Il concetto nasce da un’idea di Nikolaj Voulfsbach di Norstat, che durante la pandemia si è reso conto dell’importanza dei dati di qualità nel plasmare le opinioni delle persone e le supposizioni dei consumatori del proprio e di altri Paesi. Di seguito risponde ad alcune domande su cosa c’è dietro i numeri di Norstat Quarterly Data e su cosa ci si può aspettare nei mesi e negli anni a venire.
Norstat Quarterly Data si propone di raccogliere e presentare dati di alta qualità su diversi mercati per facilitare la conoscenza delle persone. Offrono un’istantanea di ciò che le persone pensano e sentono in un determinato momento, che può servire come punto di riferimento per chiunque sia interessato a valutare l’umore o la mentalità di un determinato Paese.
Tutti vogliamo davvero comprendere più facile il mondo che ci circonda – per avere fiducia nelle ipotesi che facciamo su ciò che le persone pensano in Italia, in Danimarca o nel Regno Unito. Inoltre, realizzare nuovi sondaggi ogni trimestre consente di monitorare l’evoluzione delle risposte nel tempo. Ci aiuteranno a capire quando cambiano le opinioni in ogni Paese e quindi a misurare le tendenze nel tempo.
Norstat Quarterly Data è anche un modo per dimostrare le nostre capacità in diversi mercati in termini di raccolta e visualizzazione dei dati.
È stato un processo piuttosto complesso. Da un lato, non c’è limite alle domande che potremmo porre. Ma in realtà abbiamo un’idea abbastanza precisa dei temi e degli argomenti che hanno più senso per Norstat Quarterly Data.
Realizzare sondaggi che generano dati di alta qualità è ciò che noi di Norstat facciamo ogni anno. Questa esperienza, unita alla competenza dei miei colleghi, ci ha aiutato a individuare quali tipi di domande includere.
Una delle sfide più grandi è stata quella di trovare il modo migliore per “testare il futuro” del sondaggio, ossia trovare un mix di domande che fossero rilevanti in un orizzonte temporale più lungo, per contribuire a delineare un quadro di come gli atteggiamenti cambiano nel tempo.
Alla fine abbiamo scelto 15 domande che, a nostro avviso, catturano alcune delle maggiori influenze sulle scelte e sui comportamenti quotidiani delle persone e le abbiamo raggruppate in tre categorie: Comunità, Qualità della vita e Salute e Consumi.
Attraverso la nostra dashboard online e report specifici per ogni mercato, possiamo tastare il polso alla popolazione di diversi Paesi, in modo che tutti possano avere una visione migliore della mentalità o dell’umore della società in un determinato momento.
Il concetto è quello di fornire alcuni fatti di alto livello su argomenti e tendenze sociali importanti che possono influenzare i nostri comportamenti.
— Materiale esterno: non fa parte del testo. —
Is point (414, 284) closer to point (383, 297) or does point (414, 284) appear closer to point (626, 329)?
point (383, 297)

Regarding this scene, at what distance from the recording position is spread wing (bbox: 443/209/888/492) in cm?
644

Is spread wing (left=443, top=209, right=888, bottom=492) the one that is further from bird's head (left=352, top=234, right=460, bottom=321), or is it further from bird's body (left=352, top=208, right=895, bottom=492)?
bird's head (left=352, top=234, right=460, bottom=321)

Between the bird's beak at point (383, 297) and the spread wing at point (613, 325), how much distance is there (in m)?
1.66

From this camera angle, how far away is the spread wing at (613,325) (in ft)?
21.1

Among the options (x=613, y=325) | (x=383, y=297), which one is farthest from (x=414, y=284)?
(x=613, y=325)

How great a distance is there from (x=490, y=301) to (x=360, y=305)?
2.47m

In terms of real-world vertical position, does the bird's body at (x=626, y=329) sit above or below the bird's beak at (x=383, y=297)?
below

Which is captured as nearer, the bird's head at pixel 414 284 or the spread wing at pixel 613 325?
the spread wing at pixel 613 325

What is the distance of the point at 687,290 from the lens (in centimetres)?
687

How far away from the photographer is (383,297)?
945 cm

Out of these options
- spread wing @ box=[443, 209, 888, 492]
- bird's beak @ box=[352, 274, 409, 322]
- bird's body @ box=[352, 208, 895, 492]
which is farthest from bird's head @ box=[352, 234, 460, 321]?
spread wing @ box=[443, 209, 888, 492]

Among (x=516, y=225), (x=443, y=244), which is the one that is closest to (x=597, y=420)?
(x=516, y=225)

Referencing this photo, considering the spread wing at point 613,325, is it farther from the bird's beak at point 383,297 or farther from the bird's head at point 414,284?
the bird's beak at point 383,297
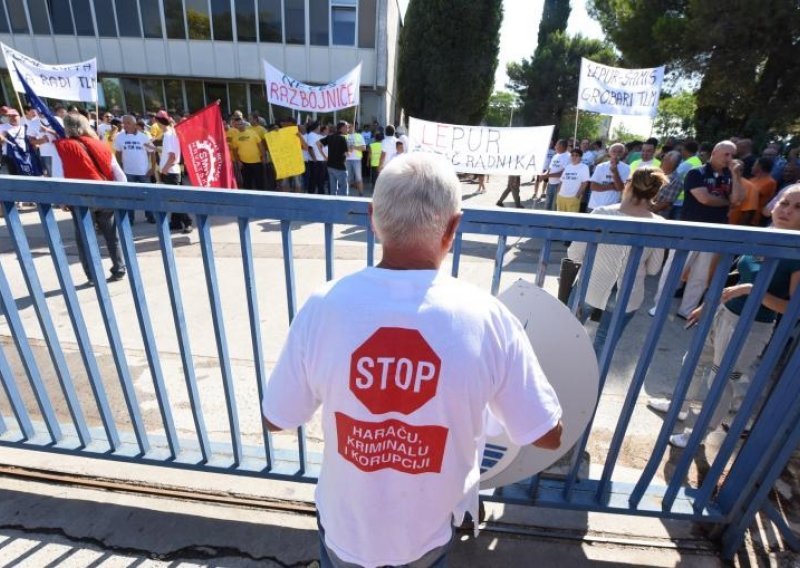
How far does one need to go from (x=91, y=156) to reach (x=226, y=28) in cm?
1807

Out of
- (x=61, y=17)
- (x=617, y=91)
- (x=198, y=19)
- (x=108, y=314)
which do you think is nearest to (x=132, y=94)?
(x=61, y=17)

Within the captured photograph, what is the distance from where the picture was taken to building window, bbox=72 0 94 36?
19703mm

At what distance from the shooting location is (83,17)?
65.1ft

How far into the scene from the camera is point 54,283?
5.34 m

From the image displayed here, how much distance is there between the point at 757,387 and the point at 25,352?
3129 mm

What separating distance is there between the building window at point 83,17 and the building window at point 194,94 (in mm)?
4299

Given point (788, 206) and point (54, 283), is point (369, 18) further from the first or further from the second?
point (788, 206)

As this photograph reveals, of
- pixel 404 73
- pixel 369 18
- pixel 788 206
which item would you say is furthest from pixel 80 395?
pixel 404 73

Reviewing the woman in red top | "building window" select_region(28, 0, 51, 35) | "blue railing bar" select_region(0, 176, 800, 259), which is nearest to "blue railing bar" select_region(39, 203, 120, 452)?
"blue railing bar" select_region(0, 176, 800, 259)

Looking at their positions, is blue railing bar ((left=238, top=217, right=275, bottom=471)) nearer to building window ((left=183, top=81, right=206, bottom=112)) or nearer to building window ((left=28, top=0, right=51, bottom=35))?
building window ((left=183, top=81, right=206, bottom=112))

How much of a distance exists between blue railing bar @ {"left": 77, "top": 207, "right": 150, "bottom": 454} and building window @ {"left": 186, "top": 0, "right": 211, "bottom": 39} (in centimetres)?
2201

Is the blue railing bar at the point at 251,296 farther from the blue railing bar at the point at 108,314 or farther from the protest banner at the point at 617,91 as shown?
the protest banner at the point at 617,91

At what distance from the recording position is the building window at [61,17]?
64.6 ft

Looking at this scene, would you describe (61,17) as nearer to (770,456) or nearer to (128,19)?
(128,19)
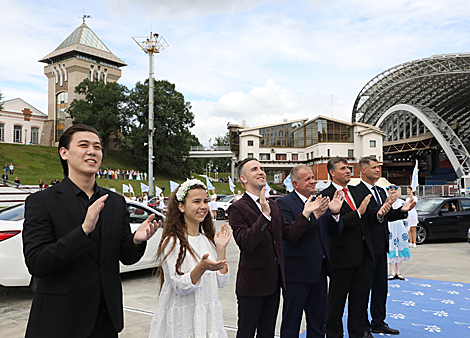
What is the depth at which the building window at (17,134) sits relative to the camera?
5912cm

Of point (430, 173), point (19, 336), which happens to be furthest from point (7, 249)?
point (430, 173)

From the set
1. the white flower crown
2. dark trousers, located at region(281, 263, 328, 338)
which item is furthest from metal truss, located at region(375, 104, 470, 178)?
the white flower crown

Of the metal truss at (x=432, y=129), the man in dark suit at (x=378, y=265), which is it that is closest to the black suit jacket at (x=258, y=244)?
the man in dark suit at (x=378, y=265)

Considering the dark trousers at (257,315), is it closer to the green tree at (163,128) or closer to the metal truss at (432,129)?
the green tree at (163,128)

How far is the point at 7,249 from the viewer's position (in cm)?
586

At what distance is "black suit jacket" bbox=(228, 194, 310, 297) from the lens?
3.34 meters

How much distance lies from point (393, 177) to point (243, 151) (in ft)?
101

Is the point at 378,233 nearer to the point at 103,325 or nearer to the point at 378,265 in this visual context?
the point at 378,265

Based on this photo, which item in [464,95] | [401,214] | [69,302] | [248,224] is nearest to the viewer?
[69,302]

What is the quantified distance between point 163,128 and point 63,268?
5241 centimetres

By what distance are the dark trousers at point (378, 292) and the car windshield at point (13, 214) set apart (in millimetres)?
5559

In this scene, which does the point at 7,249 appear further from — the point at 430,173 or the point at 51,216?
the point at 430,173

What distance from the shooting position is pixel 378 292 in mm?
4871

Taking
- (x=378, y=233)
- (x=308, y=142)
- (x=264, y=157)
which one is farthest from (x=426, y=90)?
(x=378, y=233)
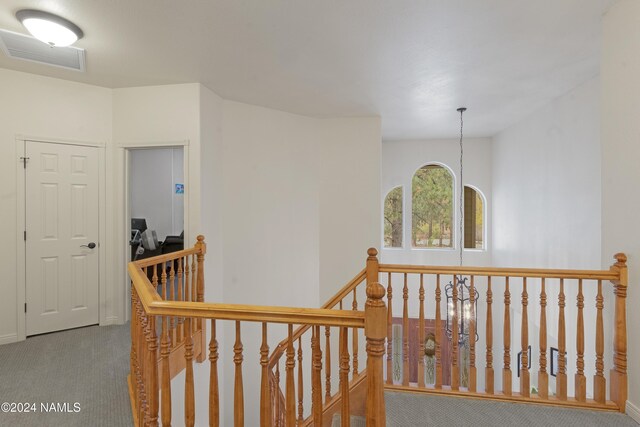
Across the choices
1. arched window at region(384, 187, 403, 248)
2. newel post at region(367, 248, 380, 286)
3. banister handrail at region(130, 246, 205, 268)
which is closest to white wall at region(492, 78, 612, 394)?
newel post at region(367, 248, 380, 286)

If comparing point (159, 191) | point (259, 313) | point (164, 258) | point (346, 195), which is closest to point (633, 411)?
point (259, 313)

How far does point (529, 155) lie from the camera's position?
16.4 feet

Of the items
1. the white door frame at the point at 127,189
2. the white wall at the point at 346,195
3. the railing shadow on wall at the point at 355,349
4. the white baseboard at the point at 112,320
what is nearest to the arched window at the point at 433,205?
the white wall at the point at 346,195

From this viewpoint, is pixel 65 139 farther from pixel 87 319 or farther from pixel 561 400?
pixel 561 400

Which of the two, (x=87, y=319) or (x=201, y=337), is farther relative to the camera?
(x=87, y=319)

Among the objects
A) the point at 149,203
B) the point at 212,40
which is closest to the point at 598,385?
the point at 212,40

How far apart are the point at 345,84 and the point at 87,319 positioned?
3847mm

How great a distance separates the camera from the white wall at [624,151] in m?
2.07

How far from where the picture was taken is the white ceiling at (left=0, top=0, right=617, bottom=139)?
2.37 meters

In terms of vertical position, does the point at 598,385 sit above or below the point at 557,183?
below

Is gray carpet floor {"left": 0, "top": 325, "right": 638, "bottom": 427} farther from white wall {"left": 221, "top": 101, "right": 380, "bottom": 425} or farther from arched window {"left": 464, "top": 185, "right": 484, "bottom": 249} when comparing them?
arched window {"left": 464, "top": 185, "right": 484, "bottom": 249}

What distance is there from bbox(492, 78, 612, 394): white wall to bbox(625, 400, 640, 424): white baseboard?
35cm

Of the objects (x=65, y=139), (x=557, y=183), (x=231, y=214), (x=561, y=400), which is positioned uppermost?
(x=65, y=139)

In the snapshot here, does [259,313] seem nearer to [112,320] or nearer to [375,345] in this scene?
[375,345]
Forniscono risposte a chiunque voglia sapere come la società è attualmente percepita in Francia, nei Paesi Bassi o in Polonia.
I dati che forniamo – che il XX percento dei tedeschi pensa questo, o che il YY percento dei norvegesi è preoccupato per questo – si basano su solidi dati e di alta qualità raccolti dai nostri panel. Di conseguenza, non credo sia esagerato dire che Norstat Quarterly Data produce fatti. Si tratta di un flusso continuo di nuovi fatti sui 15 Paesi coperti dall’iniziativa.
Tuttavia, il compito di capire esattamente il significato di questi fatti o il motivo per cui le cose appaiono così come sono, lo lasciamo ad altri. Possiamo rilevare il polso, ma non fornire alcun tipo di diagnosi o raccomandare un trattamento specifico.
In tutta onestà, spero che facciano parlare di sé, non solo tra i clienti e i potenziali clienti, ma anche tra il pubblico in generale. Che aiutino ad avviare conversazioni e discussioni transfrontaliere basate sui fatti, piuttosto che su mezze verità, disinformazione e stereotipi obsoleti.
Se c’è una cosa che abbiamo imparato dopo la pandemia di Covid è la rapidità con cui le circostanze – e quindi gli atteggiamenti – possono cambiare. È importante sapere cosa pensano le persone oggi, ma anche rendersi conto che queste opinioni potrebbero cambiare tra qualche mese.
Spero che i dati contenuti in ogni Norstat Quarterly Data possano essere un’istantanea che catturi lo stato d’animo del momento e che serva come record da confrontare in seguito tra i mercati e nel tempo, in modo che tutti noi possiamo conoscere meglio la nostra gente e il nostro mondo.